PROBLEM REQUIREMENTS: Would you repeat every line of the material exactly?

SOURCE MATERIAL:
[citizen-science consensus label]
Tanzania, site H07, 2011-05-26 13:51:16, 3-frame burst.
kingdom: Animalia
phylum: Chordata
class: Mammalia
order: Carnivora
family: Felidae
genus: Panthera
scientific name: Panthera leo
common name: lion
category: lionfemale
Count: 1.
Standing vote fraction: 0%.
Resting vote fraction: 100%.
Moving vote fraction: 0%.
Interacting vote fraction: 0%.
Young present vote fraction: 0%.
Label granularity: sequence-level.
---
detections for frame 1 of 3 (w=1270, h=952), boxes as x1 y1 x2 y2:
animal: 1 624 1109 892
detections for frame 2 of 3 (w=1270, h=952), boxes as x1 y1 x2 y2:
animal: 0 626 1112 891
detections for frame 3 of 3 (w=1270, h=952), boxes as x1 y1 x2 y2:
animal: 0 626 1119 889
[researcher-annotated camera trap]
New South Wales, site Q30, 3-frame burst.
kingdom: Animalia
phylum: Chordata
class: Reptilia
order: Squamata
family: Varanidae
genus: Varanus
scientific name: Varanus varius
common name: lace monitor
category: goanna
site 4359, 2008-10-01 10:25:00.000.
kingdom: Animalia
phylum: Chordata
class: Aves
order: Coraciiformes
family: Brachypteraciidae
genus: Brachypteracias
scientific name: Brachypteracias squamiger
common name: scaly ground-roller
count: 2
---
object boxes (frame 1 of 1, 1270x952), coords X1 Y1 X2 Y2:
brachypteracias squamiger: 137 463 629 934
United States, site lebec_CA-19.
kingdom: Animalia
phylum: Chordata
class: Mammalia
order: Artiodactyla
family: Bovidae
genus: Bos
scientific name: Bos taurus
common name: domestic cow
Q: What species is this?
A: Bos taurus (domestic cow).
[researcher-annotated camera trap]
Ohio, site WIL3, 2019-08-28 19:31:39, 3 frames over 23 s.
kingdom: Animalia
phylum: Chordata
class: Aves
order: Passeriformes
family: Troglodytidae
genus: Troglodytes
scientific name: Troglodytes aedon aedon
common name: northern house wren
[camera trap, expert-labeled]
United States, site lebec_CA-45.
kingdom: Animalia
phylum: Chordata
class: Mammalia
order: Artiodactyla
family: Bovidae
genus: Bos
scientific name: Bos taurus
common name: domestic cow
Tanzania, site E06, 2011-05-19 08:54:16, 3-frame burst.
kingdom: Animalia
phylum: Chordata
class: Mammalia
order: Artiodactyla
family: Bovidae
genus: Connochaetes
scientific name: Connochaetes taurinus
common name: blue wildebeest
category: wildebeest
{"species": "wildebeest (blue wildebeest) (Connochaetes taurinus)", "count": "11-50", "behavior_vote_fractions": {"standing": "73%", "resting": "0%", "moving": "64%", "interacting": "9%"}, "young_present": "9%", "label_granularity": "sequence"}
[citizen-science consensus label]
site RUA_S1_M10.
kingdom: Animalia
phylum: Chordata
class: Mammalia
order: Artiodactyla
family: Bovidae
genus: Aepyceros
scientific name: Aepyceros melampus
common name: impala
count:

FINAL ANSWER:
[citizen-science consensus label]
Tanzania, site H07, 2011-05-26 13:51:16, 3-frame burst.
kingdom: Animalia
phylum: Chordata
class: Mammalia
order: Carnivora
family: Felidae
genus: Panthera
scientific name: Panthera leo
common name: lion
category: lionfemale
Count: 1.
Standing vote fraction: 0%.
Resting vote fraction: 100%.
Moving vote fraction: 0%.
Interacting vote fraction: 0%.
Young present vote fraction: 0%.
Label granularity: sequence-level.
---
detections for frame 1 of 3 (w=1270, h=952), boxes as x1 y1 x2 y2:
animal: 1 624 1109 892
detections for frame 2 of 3 (w=1270, h=952), boxes as x1 y1 x2 y2:
animal: 0 626 1112 891
detections for frame 3 of 3 (w=1270, h=952), boxes as x1 y1 x2 y2:
animal: 0 626 1119 889
[researcher-annotated camera trap]
New South Wales, site Q30, 3-frame burst.
kingdom: Animalia
phylum: Chordata
class: Reptilia
order: Squamata
family: Varanidae
genus: Varanus
scientific name: Varanus varius
common name: lace monitor
category: goanna
site 4359, 2008-10-01 10:25:00.000.
kingdom: Animalia
phylum: Chordata
class: Aves
order: Coraciiformes
family: Brachypteraciidae
genus: Brachypteracias
scientific name: Brachypteracias squamiger
common name: scaly ground-roller
count: 2
---
object boxes (frame 1 of 1, 1270x952), coords X1 Y1 X2 Y2:
brachypteracias squamiger: 137 463 629 934
United States, site lebec_CA-19.
kingdom: Animalia
phylum: Chordata
class: Mammalia
order: Artiodactyla
family: Bovidae
genus: Bos
scientific name: Bos taurus
common name: domestic cow
Q: What species is this?
A: Bos taurus (domestic cow).
[researcher-annotated camera trap]
Ohio, site WIL3, 2019-08-28 19:31:39, 3 frames over 23 s.
kingdom: Animalia
phylum: Chordata
class: Aves
order: Passeriformes
family: Troglodytidae
genus: Troglodytes
scientific name: Troglodytes aedon aedon
common name: northern house wren
[camera trap, expert-labeled]
United States, site lebec_CA-45.
kingdom: Animalia
phylum: Chordata
class: Mammalia
order: Artiodactyla
family: Bovidae
genus: Bos
scientific name: Bos taurus
common name: domestic cow
Tanzania, site E06, 2011-05-19 08:54:16, 3-frame burst.
kingdom: Animalia
phylum: Chordata
class: Mammalia
order: Artiodactyla
family: Bovidae
genus: Connochaetes
scientific name: Connochaetes taurinus
common name: blue wildebeest
category: wildebeest
{"species": "wildebeest (blue wildebeest) (Connochaetes taurinus)", "count": "11-50", "behavior_vote_fractions": {"standing": "73%", "resting": "0%", "moving": "64%", "interacting": "9%"}, "young_present": "9%", "label_granularity": "sequence"}
[citizen-science consensus label]
site RUA_S1_M10.
kingdom: Animalia
phylum: Chordata
class: Mammalia
order: Artiodactyla
family: Bovidae
genus: Aepyceros
scientific name: Aepyceros melampus
common name: impala
count:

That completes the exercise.